Ouvrir les frontières : le pari risqué d’Ankara

Le président turc a ouvert sa frontière avec la Grèce aux migrants pour faire pression sur les Européens, et montrer qu'il peut obtenir quelque chose de Bruxelles. Mais cela s'annonce difficile.

  • Recep Tayyip Erdogan attend toujours une partie des six milliards d’euros promis à la Turquie en échange de l'accueil des réfugiés. Accélérer les choses pourrait certes aider, mais au-delà, la marge de manœuvre est très mince, estime Dorothée Schmid.
  • « Si M. Erdogan attend davantage d’argent pour gérer les réfugiés syriens, je pense que c’est le plus mauvais moment pour en réclamer, opine Dorothée Schmid. Mais en réalité, ce que souhaite très probablement le président turc, c’est d’obtenir le soutien de l’Union européenne sur la relocalisation des réfugiés syriens dans les zones que l’armée turque occupe aujourd’hui au nord-est de la Syrie. Et là, il faudra un appui logistique de l’UE. Et pour débloquer cet appui, il faudra une décision politique. Je ne sais pas combien de temps cela prendra de trouver un accord, mais il est évident que c’est de cela qu’il veut discuter. »

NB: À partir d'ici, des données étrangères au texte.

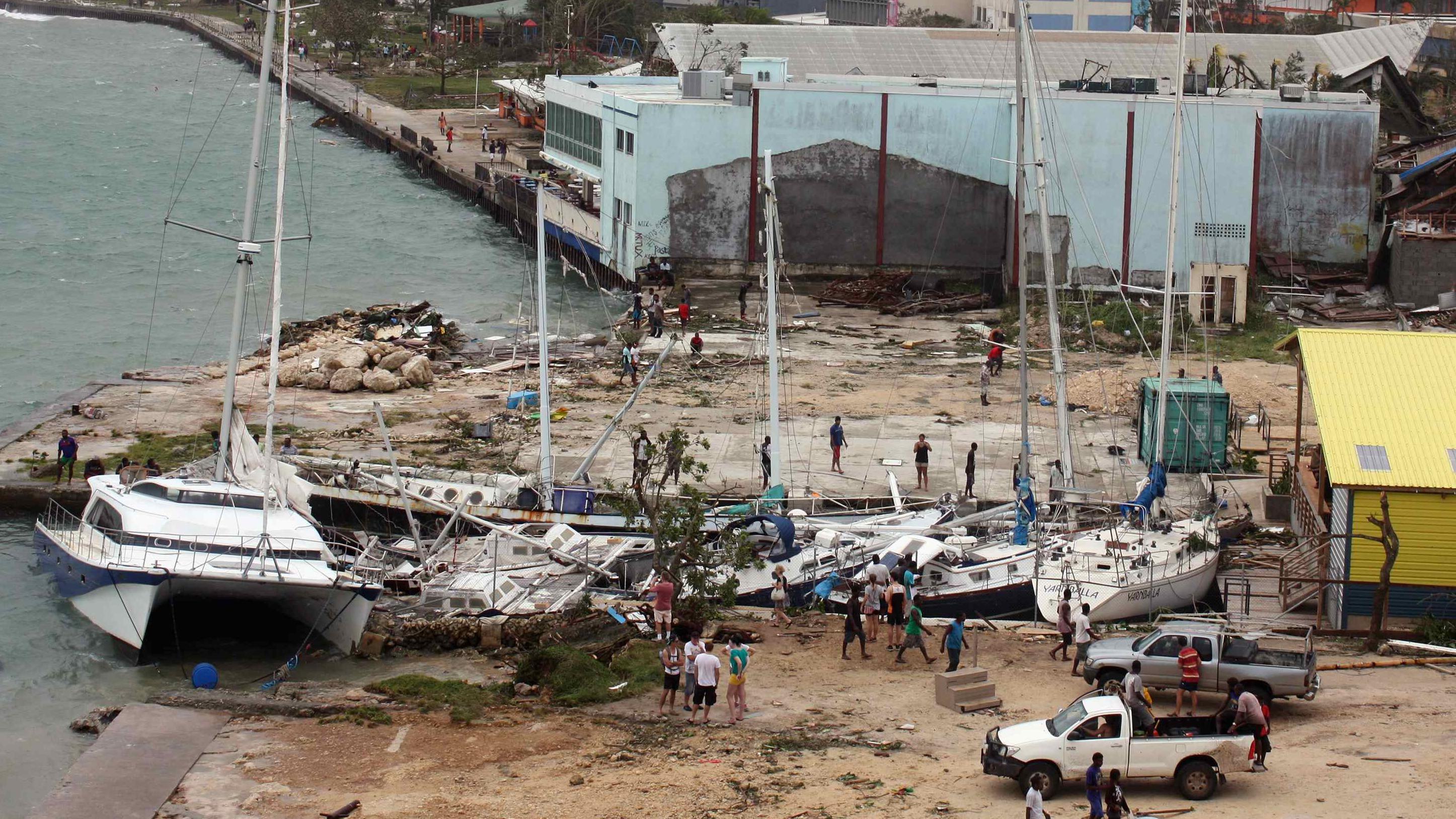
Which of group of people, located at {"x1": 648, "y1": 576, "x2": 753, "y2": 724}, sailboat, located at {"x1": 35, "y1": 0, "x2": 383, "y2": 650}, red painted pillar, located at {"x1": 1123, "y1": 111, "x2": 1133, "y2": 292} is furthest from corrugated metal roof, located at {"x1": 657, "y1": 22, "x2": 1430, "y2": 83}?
group of people, located at {"x1": 648, "y1": 576, "x2": 753, "y2": 724}

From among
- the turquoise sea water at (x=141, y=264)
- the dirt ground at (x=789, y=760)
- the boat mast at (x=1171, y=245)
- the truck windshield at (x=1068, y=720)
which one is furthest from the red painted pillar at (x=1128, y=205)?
the truck windshield at (x=1068, y=720)

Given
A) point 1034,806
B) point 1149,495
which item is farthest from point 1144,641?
point 1149,495

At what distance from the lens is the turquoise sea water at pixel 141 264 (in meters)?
27.2

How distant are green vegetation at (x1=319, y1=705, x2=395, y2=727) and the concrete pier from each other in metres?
1.38

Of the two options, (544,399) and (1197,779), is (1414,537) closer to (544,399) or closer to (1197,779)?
(1197,779)

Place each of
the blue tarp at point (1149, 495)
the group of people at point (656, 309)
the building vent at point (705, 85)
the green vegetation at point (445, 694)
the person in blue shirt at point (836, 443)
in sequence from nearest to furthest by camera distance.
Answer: the green vegetation at point (445, 694) < the blue tarp at point (1149, 495) < the person in blue shirt at point (836, 443) < the group of people at point (656, 309) < the building vent at point (705, 85)

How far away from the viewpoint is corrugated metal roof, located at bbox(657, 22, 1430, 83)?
77.4m

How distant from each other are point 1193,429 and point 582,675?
49.7 feet

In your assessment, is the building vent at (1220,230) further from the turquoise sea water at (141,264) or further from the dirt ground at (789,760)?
the dirt ground at (789,760)

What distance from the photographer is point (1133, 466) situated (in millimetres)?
35188

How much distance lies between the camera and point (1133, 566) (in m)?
27.9

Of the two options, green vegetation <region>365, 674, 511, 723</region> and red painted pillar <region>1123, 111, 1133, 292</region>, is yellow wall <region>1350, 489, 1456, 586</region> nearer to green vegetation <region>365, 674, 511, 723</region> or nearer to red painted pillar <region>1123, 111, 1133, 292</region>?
green vegetation <region>365, 674, 511, 723</region>

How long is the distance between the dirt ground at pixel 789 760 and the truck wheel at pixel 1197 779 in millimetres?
191

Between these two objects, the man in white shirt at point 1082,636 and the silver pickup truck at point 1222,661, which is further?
the man in white shirt at point 1082,636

Cependant, les Européens se sont montrés très réticents à s'engager sur cette question jusqu’à présent.« Recep Tayyip Erdogan s'est un peu pris les pieds dans le tapis, si je puis dire, rappelle Jean Marcou, professeur à Sciences Po Grenoble. Il a négocié avec la Russie en Syrie en excluant les Occidentaux et, aujourd'hui, il est bien évident que les pays concernés, qui sont non pas l’UE seulement, mais surtout des pays comme l’Allemagne et la France sont extrêmement prudents pour ne pas se laisser entraîner dans le conflit. »

 

La crise sanitaire étendue aux réfugiés ? « Catastrophe d’une ampleur terrible »

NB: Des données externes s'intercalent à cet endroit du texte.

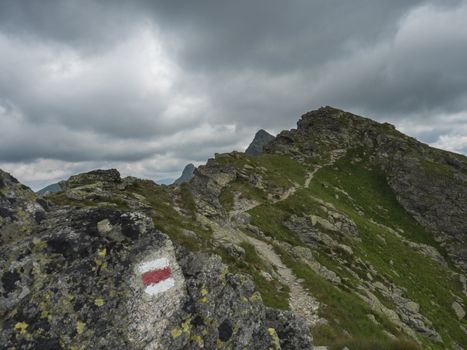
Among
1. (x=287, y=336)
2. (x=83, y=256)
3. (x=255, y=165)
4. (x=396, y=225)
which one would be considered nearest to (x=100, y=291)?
(x=83, y=256)

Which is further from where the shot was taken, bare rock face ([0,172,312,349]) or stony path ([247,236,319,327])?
stony path ([247,236,319,327])

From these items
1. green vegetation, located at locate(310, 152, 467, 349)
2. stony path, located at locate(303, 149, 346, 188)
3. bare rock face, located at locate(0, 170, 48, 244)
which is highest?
stony path, located at locate(303, 149, 346, 188)

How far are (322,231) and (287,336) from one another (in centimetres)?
4171

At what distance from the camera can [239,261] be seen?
2852cm

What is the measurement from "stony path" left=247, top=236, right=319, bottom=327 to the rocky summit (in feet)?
0.55

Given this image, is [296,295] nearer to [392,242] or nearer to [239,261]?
[239,261]

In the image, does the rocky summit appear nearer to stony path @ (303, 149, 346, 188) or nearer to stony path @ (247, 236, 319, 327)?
stony path @ (247, 236, 319, 327)

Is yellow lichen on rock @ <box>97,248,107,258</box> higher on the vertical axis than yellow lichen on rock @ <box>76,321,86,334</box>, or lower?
higher

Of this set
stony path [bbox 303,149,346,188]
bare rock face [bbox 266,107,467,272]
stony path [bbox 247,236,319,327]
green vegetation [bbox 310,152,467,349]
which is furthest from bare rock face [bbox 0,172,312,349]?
bare rock face [bbox 266,107,467,272]

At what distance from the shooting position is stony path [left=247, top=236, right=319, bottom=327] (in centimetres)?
2436

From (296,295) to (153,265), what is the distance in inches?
842

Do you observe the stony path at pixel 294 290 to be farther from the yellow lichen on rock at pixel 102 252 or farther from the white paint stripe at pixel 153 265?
the yellow lichen on rock at pixel 102 252

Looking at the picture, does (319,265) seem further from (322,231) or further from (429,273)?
(429,273)

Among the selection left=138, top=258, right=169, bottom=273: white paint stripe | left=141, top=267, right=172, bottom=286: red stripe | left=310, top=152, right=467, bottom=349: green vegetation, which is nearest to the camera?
left=141, top=267, right=172, bottom=286: red stripe
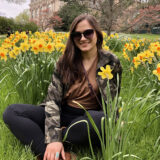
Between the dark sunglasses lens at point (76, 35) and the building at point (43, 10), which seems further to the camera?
the building at point (43, 10)

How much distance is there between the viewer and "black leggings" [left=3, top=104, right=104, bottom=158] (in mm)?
1294

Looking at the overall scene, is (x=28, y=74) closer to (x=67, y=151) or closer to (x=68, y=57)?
(x=68, y=57)

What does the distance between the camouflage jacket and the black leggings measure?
2.9 inches

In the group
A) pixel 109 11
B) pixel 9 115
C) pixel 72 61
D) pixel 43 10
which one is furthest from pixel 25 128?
pixel 43 10

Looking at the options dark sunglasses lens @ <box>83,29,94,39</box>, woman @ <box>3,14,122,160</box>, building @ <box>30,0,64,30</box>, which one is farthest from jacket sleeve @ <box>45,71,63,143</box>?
building @ <box>30,0,64,30</box>

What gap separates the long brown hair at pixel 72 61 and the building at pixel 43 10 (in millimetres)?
12358

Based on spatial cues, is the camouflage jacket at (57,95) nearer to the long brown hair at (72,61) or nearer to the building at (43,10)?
the long brown hair at (72,61)

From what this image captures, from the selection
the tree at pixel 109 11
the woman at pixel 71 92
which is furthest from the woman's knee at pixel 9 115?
the tree at pixel 109 11

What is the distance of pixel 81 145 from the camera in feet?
4.77

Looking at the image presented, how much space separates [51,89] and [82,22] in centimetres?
56

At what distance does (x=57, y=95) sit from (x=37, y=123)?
276mm

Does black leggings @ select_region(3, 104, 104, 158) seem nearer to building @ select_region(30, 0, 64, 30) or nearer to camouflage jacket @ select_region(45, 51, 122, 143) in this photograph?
camouflage jacket @ select_region(45, 51, 122, 143)

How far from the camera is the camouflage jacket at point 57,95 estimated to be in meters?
1.35

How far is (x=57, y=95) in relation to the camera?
4.98ft
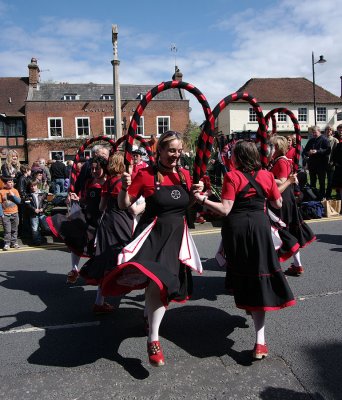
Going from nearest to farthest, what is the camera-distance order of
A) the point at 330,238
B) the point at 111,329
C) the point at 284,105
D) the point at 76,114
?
the point at 111,329, the point at 330,238, the point at 76,114, the point at 284,105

Ces discussions se déroulent en pleine pandémie de coronavirus. Angela Merkel et Emmanuel Macron devaient se rendre à Istanbul, mais ils ont annulé le déplacement justement pour causes sanitaires.

  • « Si la crise sanitaire s’étend aux réfugiés, ce sera une catastrophe humanitaire d’une ampleur terrible, explique Dorothée Schmid. Et il est possible que M. Erdogan joue aussi là-dessus. Mais je ne vois pas très bien comment une crise sanitaire pourrait être maîtrisée à partir du moment où on précarise les migrants et on les installe dans des zones de non-droit. »

Des dizaines de milliers de migrants sont actuellement pris en étau dans un no man’s land aux portes de la Grèce et plusieurs millions de civils syriens sont piégés à Idleb, en Syrie.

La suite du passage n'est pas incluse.